Twenty-eight subacute stroke patients performed planar point-to-point reaching movements with the paretic upper limb, before and after anodal-tDCS (excitatory), cathodal-tDCS (inhibitory) and sham-tDCS, in a randomized order. tDCS was applied over the left and right M1 hand area (C3, C4). Spatio-temporal kinematic variables derived from the minimum-jerk model were analyzed before and after training, comparing the 3 stimulation modes one with each other.

a-tDCS had a larger effect when applied on the lesioned hemisphere. Number of peaks, straight-line deviation and movement time improved (only the former two reached statistical significance). The Fugl Meyer (FM) score at baseline correlated negatively with the magnitude of improvement post-anodal stimulation of the contralesional hemisphere. This was reflected in number of peaks and in movement time.

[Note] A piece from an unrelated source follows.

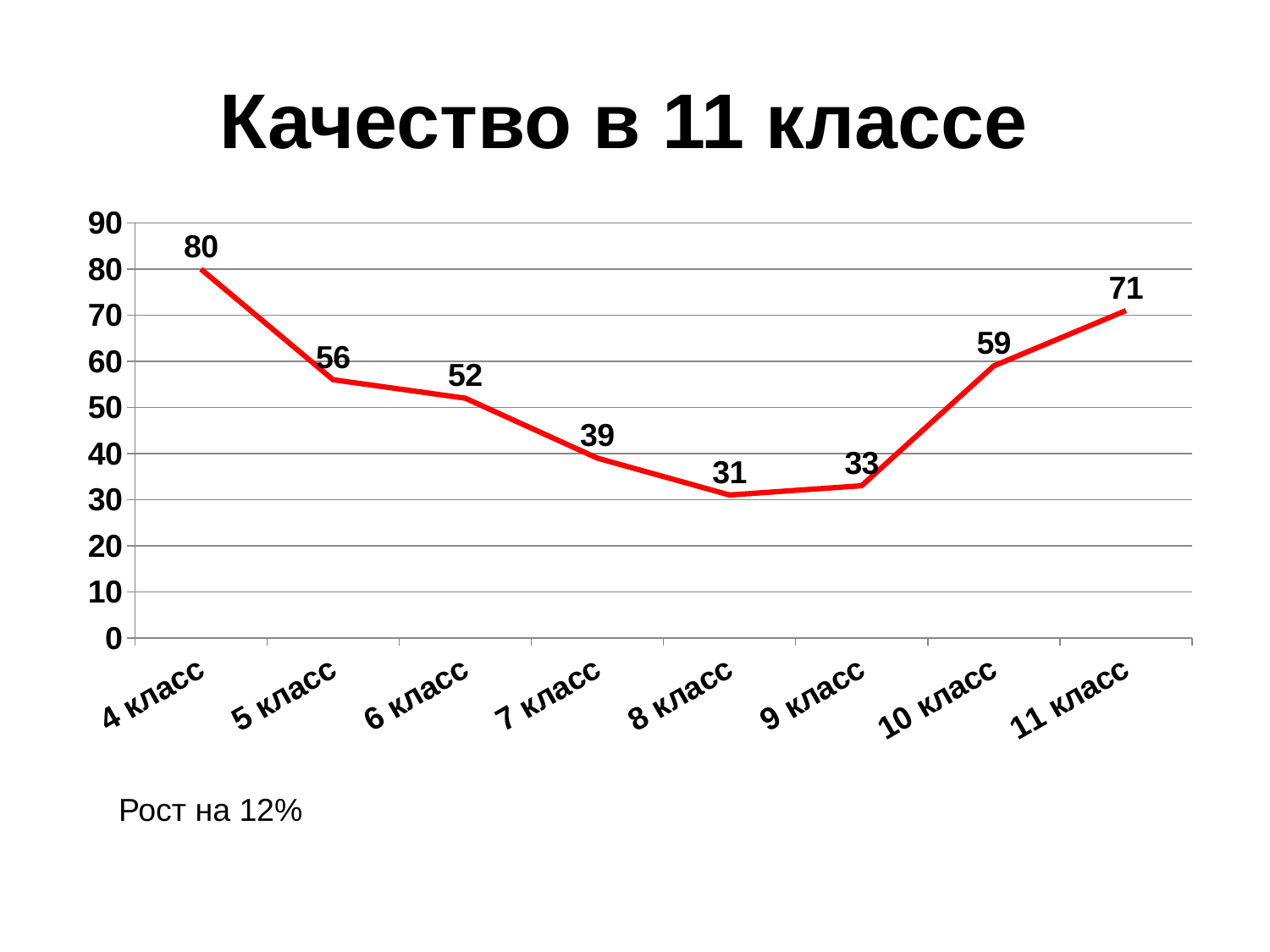
What is the value for 11 класс? 71 What kind of chart is shown on the slide? line chart Which category has the highest value? 4 класс Do the values rise or fall from 4 класс to 8 класс? fall What is the value for 8 класс? 31 What is the difference between the values for 11 класс and 10 класс? 12 What is the difference between the values for 4 класс and 8 класс? 49 How many categories are plotted on the x axis? 8 Which category has the lowest value? 8 класс Which is larger, the value for 5 класс or the value for 6 класс? 5 класс What is the title of the chart? Качество в 11 классе What is the value for 4 класс? 80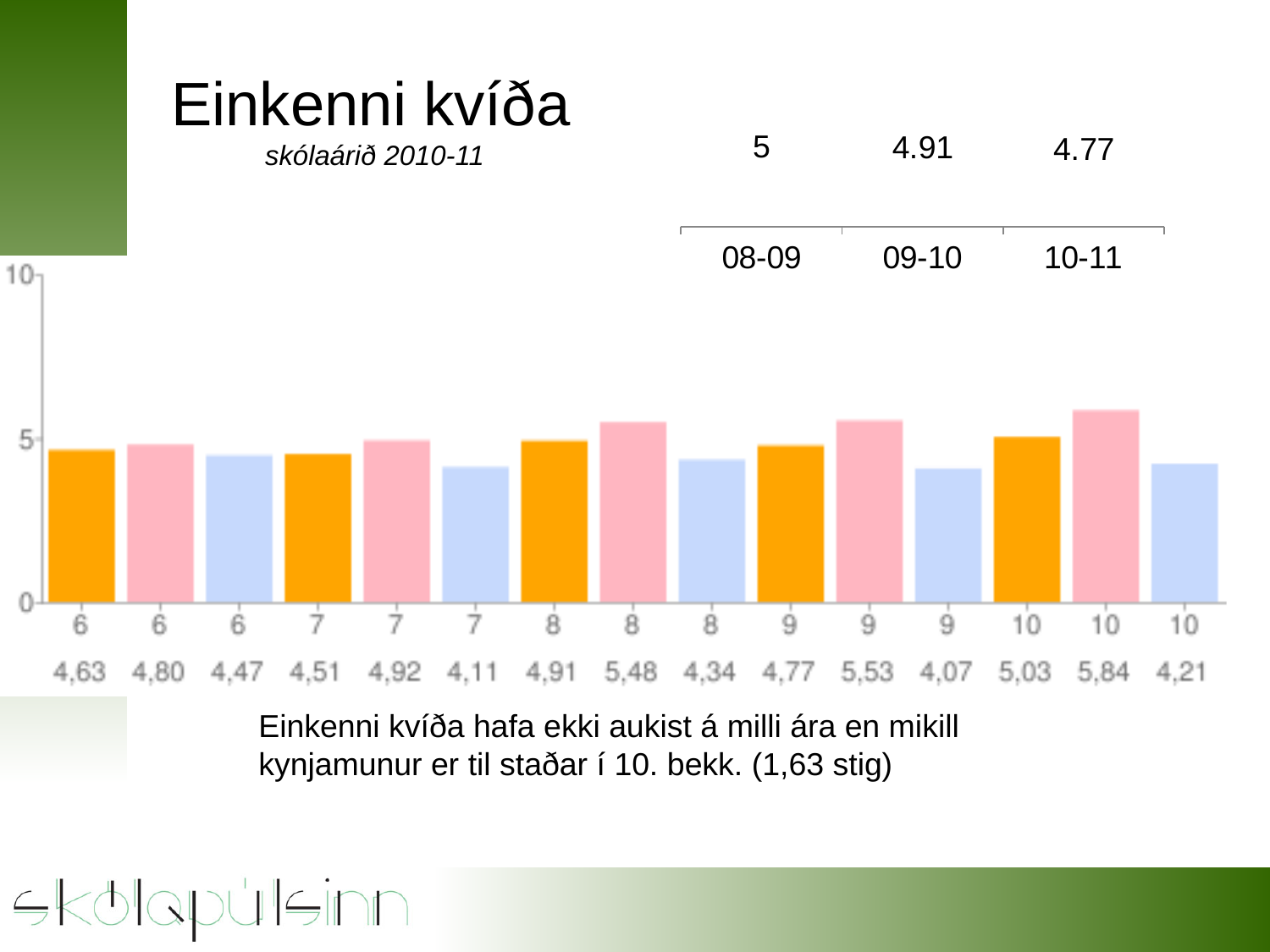
What kind of chart is shown on the slide? bar chart Is the value of the pink bar for grade 8 greater or less than 5? greater What is the value of the pink bar for grade 7? 4,92 What is the value of the orange bar for grade 8? 4,91 What is the value of the blue bar for grade 7? 4,11 What is the difference between the pink bar and the orange bar for grade 9? 0,76 Which bar has the lowest value in the chart? the blue bar for grade 9 (4,07) Which bar has the highest value in the chart? the pink bar for grade 10 (5,84) Which is larger, the orange bar for grade 6 or the orange bar for grade 10? the orange bar for grade 10 In the small table at the top right of the slide, what value is shown for 09-10? 4.91 How many bars are plotted in the chart? 15 What is the difference between the pink bar and the blue bar for grade 10? 1,63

a-tDCS applied on the lesioned hemisphere combined with motor training shows immediate positive effects on path smoothness (less fragmented paths) and path straightness (shorter paths). Higher FM scores at baseline likely imply smaller corticospinal damage in the affected hemisphere, and thus, greater likelihood that perilesional re-mapping will be the dominant mechanism underlying recovery. In the presence of higher corticospinal reserve, one would expect anodal (excitatory) stimulation of the contralesional hemisphere to exert a detrimental effect on function. It remains to be shown whether such stimulation is beneficial in the absence of corticospinal reserve.